The only textbook I was aware of in 1955 was "The Admiralty Handbook of Wireless Telegraphy". They were in several volumes and anything but a handbook. Our local library had a couple and I remember referring to it when I was trying to get to grips with DF.

I think they eventually became the Services Textbook of Radio. I bought Vol 5 in 1970 when I was doing antennae theory for C& G. I paid about 3 pounds for it and I see they are for sale on Amazon for 35 pounds second hand,perhaps they are a newer version than mine.

Another good radio book is the SeaWatchers by Lawrence Durrant. Its about the Australian Coast Radio Service, I see there are a few second hand copies around.


----------



## andysk (Jun 16, 2005)

Marconi Sahib said:


> ..... so luggage space and weight were never a factor.
> Especially when you signed on and off in your home port.
> Just empty the bedroom into the car and take it down to the ship. (Jester)


Only problem was coming back into another port, I remember a big argument with some HQ jobsworth about hiring a car from Liverpool to London for self and 3rd Mate who lived just around the corner from me.

Said jobsworth said only Captains and Chief Engineers could have car hire expensed by the company, everybody else had to go by public transport when returning from deep sea. So we cost them about twice as much with trains, taxis, porters etc ! Not a good journey home, but a nice feeling of satisfaction nevertheless !


----------



## Tony Selman (Mar 8, 2006)

Thanks to the recommendations on here I have purchased and just finished reading RMS St Helena by Shipbuilder and also Blackwater. Both are excellent reads and it is a shame that Shipbuilder's complete memoirs were not published as he has a very good easy reading style. Blackwater was a truly fascinating read and an eye opening insight into conditions on an early 20th century tramp and the description of the conditions endured as brought about by the title are just awful. I can highly recommend this book if you can get hold of a copy.


----------



## sven-olof (Jul 12, 2008)

*Books about maritime radio*

At this links you can see books from sweden. 

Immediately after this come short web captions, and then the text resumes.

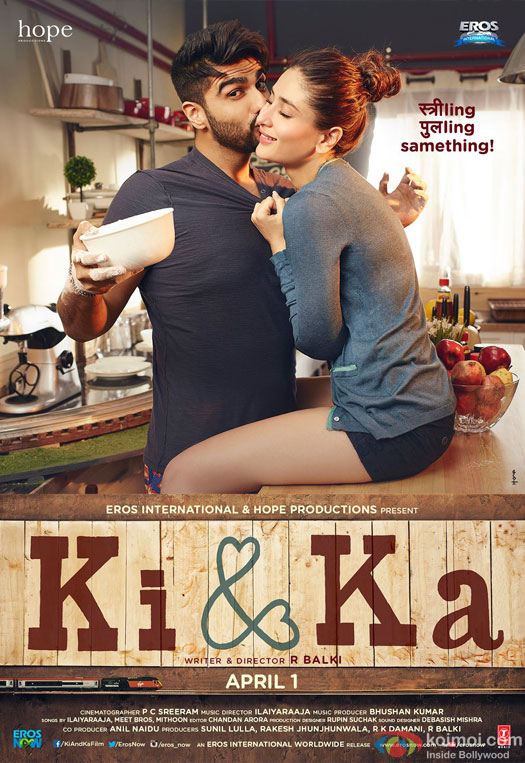 ki-and-ka-movie-poster-2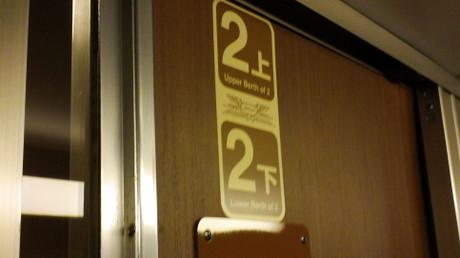 8号車2番下段の表示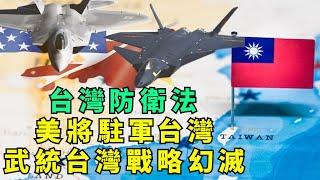 《台灣防衛法》呼之欲出,中共三十年武統台灣的軍事戰略一朝作廢; 美台建交、美駐軍台灣大動作將紛至沓來;鳳凰衛視上外交使團名單影響重大(江峰漫談20200613第189期)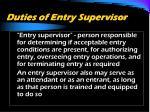 duties of entry supervisor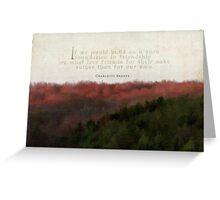 foundation in friendship-inspirational Greeting Card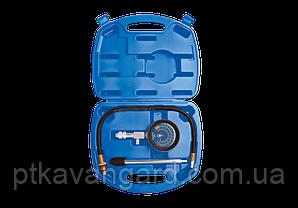 Компрессометр бензиновый c гибкой и жесткой насадкой King Tony 9DP1302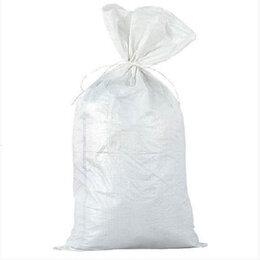 Мешки для мусора - Мешки полипропиленовые, 0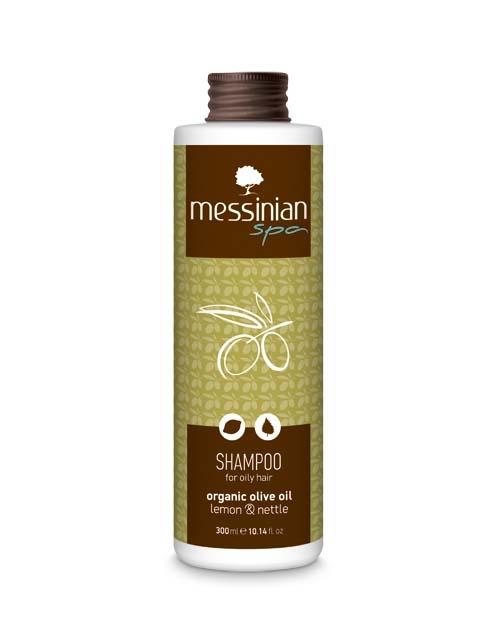 Νέες Αφίξεις Messinian Spa Σαμπουάν για Λιπαρά Μαλλιά Λεμόνι & Τσουκνίδα
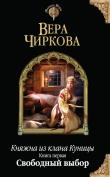 Книга Свободный выбор автора Вера Чиркова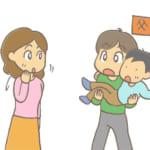 父親が親権を取るにはどうすれば良い?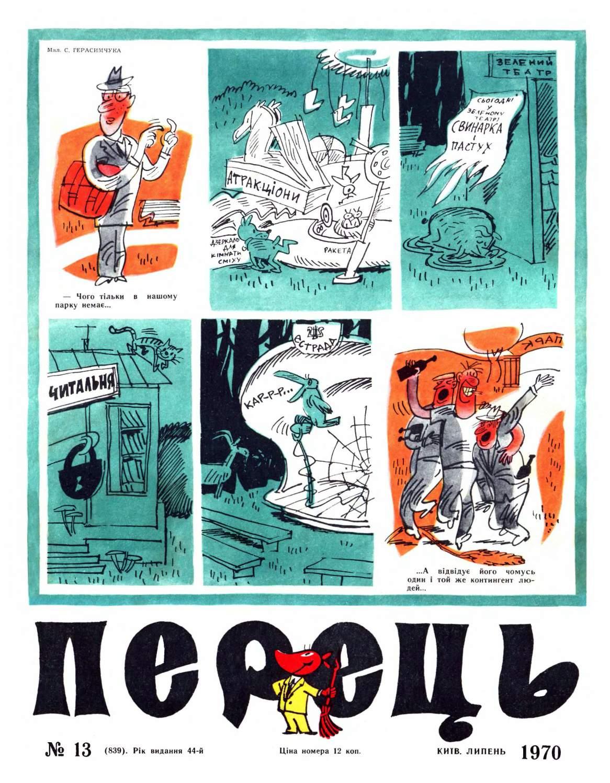 Журнал перець 1970 №13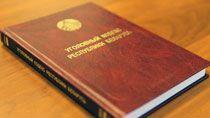 В УК предусмотрят наказание за склонение к допингу и устранение с его помощью соперников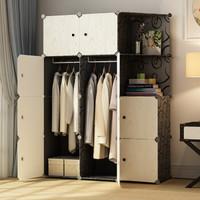 蔻丝简易衣柜成人塑料组合树脂衣橱简约现代组装衣柜双人卧室折叠收纳柜带挂衣杆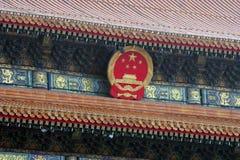 Cidade de Beijing Fobidden fotografia de stock royalty free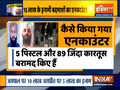 Punjab's most wanted gangster Jaipal Bhullar killed in an encounter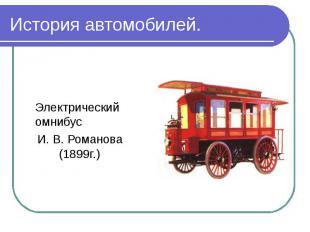 Электрический омнибус Электрический омнибус И. В. Романова (1899г.)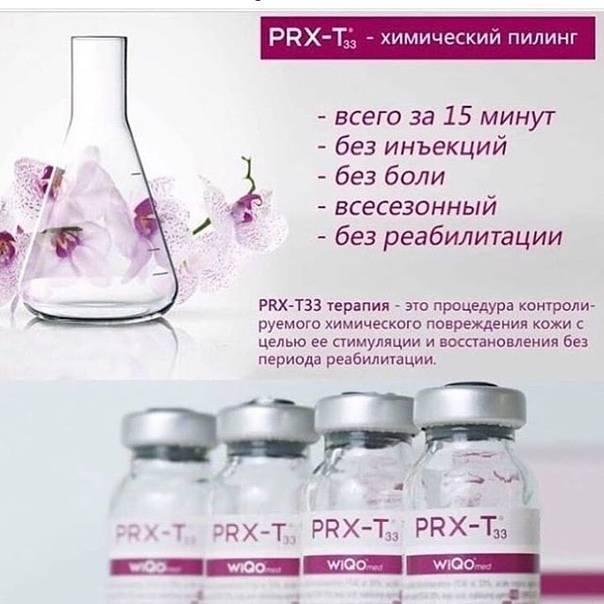 Пилинг prx t33: состав, показания, методика проведения
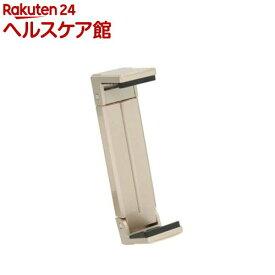 ベルボン ラビポッド テーブルホルダー TH1 サンディゴールド(1台)【ベルボン】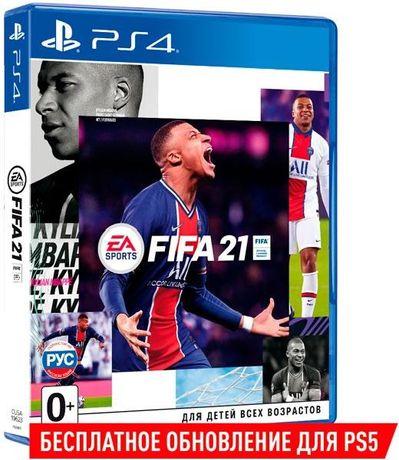 Сдается PlayStation 4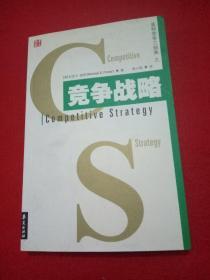 竞争战略:竞争三部曲之一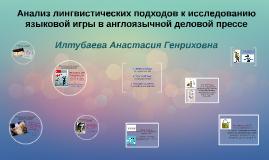 Анализ лингвистических подходов к исследованию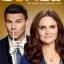 DVD BONES The Complete Season 1-9 (โบนส์ พลิกซากปมมรณะ ปี 1-9) 51 แผ่นจบ (ซับไทย) ***สั่งซื้อแยก season ได้ thumbnail 1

http://www.letro.se/sparks.gittan/


----------



## surfaceblow (Jan 16, 2008)

To Catch a Shadow: A Wartime Tale of Espionage
and Intrigue From Africa to North Russia by
Leon Wortman. The book describes in detail the
lonely life of an OSS agent with R/O background
whose missions take him behind the lines from Africa
to Russia. (First Books Library)

Leon A. Wortman was a R/O on Murmansk convoys ships


----------



## Tai Pan (Mar 24, 2006)

Dots Dashes and Spindrift.
Ferry Destiny.
Both by Dan Williams
trafford.com/06-0185
Dan is a member of ROA


----------



## wireless man (Jun 16, 2008)

Just bought a little book called "Through Salt Sprayed Eyes" by Robert Welsh.
Wartime memoirs of an RO


----------



## wireless man (Jun 16, 2008)

Just found another book called " Sparks in the Parks" by W Hutcherson. He was a Canadian R/O on Canadian built Park ships during and after WW 11


----------



## david.hopcroft (Jun 29, 2005)

This one was sent to me by an American friend. Sparks is Ray Redwood, who writes an interesting book - some history, some facts and personal history. 


David
+


----------



## wireless man (Jun 16, 2008)

I managed to get a copy of "QTC". its inscribed 73 Ray Redwood KA5HCX but don't know whether that is genuine


----------



## david.hopcroft (Jun 29, 2005)

My QTC is also inscribed 73, but to 'Paul' the chap who sent it to me. Guess the amateur call sign is correct

David
+

nb. I have just looked up the c/s in qrz.com but not listed....... the book is 1989 though.


----------



## King Ratt (Aug 23, 2005)

Copied from Hamcom

HamCall regrets to inform that KA5HCX (Raymond P. Redwood) has been reported as a silent key. Our condolences to family and friends.

73

Rab T


----------